- _抜粋本文_
---------------

今回は「図説・近代日本住宅史 幕末から現代まで」を読み進める中で、
感想というか、自分のメモ書きを公開します。
『しっかりインプットするにはアウトプットを意識せよ!』ってどっかのビジネス本でも書いてあったのを思い出しました。


ようやく2記事を書き終えた早々、本来書きたかった事から脱線ですが、
これには訳があります…。

サッシの記事を書こうとしたところ、住宅の歴史の知識が無さ過ぎて、
中々手が進まない事に気付きました。

大学時代になぜもっと勉強しておかなかったんだと、
ここでも非常に後悔したのですが、まずは基礎を固めようと
脇道に逸れる事を決めました。

息子のおかげで15年ぶりの図書館へ

近代の日本の住宅の在り方を勉強しようにもいろんなサイトを見たところで、中々良いページが見つからのに加えてディスプレイ上では身に入らず、本を買うにもお金がかかる事を憂いていました…
ちょうどそんな時、家の絵本を読みつくした息子(1歳半)のために、
図書館に行ったのですがここで驚きました

建築の本がたくさんある!しかも無料!


はい。
当たり前ですね。小学生でもわかる事です。

しかし、スマホにパソコンが当たり前で過ごしたここ十数年…
図書館の存在などすっかり忘れていました。

気付かせてくれてありがとう…息子よ…

ってなわけで、良さげな本を見つけましたので、
今回感想文とメモ書きにnoteを活用させてもらいます。


題材本について

今回感想を書く本は、
幕末から近代までの日本住宅の変動を、実際の図面を用いながら説明されている大変わかりやすいかつ分厚い本となっております。

---------------

- _データ区分_
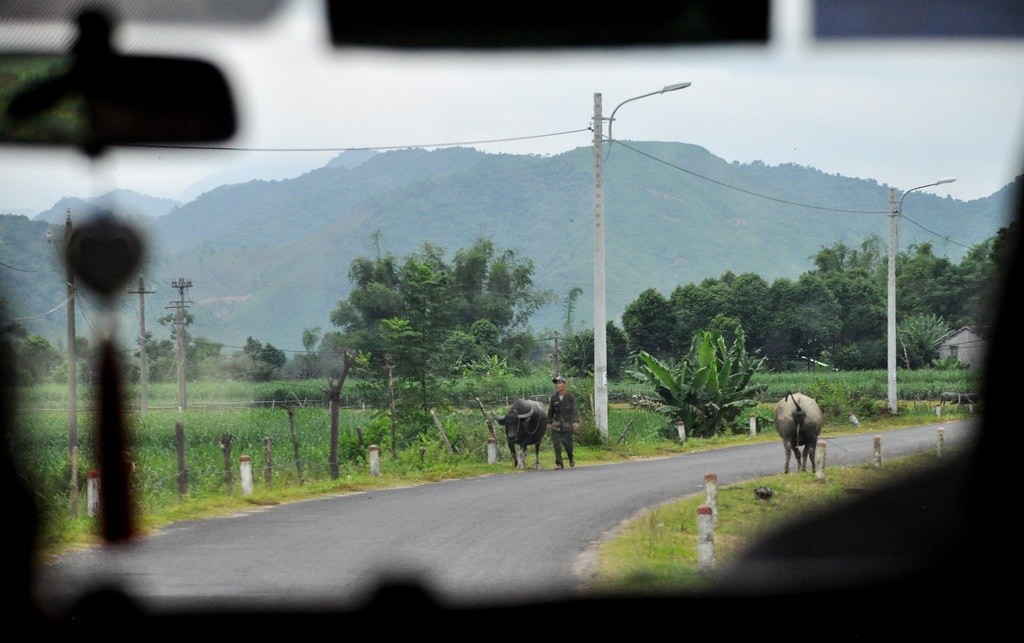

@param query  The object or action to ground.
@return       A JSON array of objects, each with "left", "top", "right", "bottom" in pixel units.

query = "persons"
[{"left": 546, "top": 376, "right": 581, "bottom": 470}]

---------------

- _作業指示_
上記の、近代日本住宅史の本を読むことについての文章を、一切改変せずに全文書き写してください。

- _作業結果_
今回は「図説・近代日本住宅史 幕末から現代まで」を読み進める中で、
感想というか、自分のメモ書きを公開します。
『しっかりインプットするにはアウトプットを意識せよ!』ってどっかのビジネス本でも書いてあったのを思い出しました。


ようやく2記事を書き終えた早々、本来書きたかった事から脱線ですが、
これには訳があります…。

サッシの記事を書こうとしたところ、住宅の歴史の知識が無さ過ぎて、
中々手が進まない事に気付きました。

大学時代になぜもっと勉強しておかなかったんだと、
ここでも非常に後悔したのですが、まずは基礎を固めようと
脇道に逸れる事を決めました。

息子のおかげで15年ぶりの図書館へ

近代の日本の住宅の在り方を勉強しようにもいろんなサイトを見たところで、中々良いページが見つからのに加えてディスプレイ上では身に入らず、本を買うにもお金がかかる事を憂いていました…
ちょうどそんな時、家の絵本を読みつくした息子(1歳半)のために、
図書館に行ったのですがここで驚きました

建築の本がたくさんある!しかも無料!


はい。
当たり前ですね。小学生でもわかる事です。

しかし、スマホにパソコンが当たり前で過ごしたここ十数年…
図書館の存在などすっかり忘れていました。

気付かせてくれてありがとう…息子よ…

ってなわけで、良さげな本を見つけましたので、
今回感想文とメモ書きにnoteを活用させてもらいます。


題材本について

今回感想を書く本は、
幕末から近代までの日本住宅の変動を、実際の図面を用いながら説明されている大変わかりやすいかつ分厚い本となっております。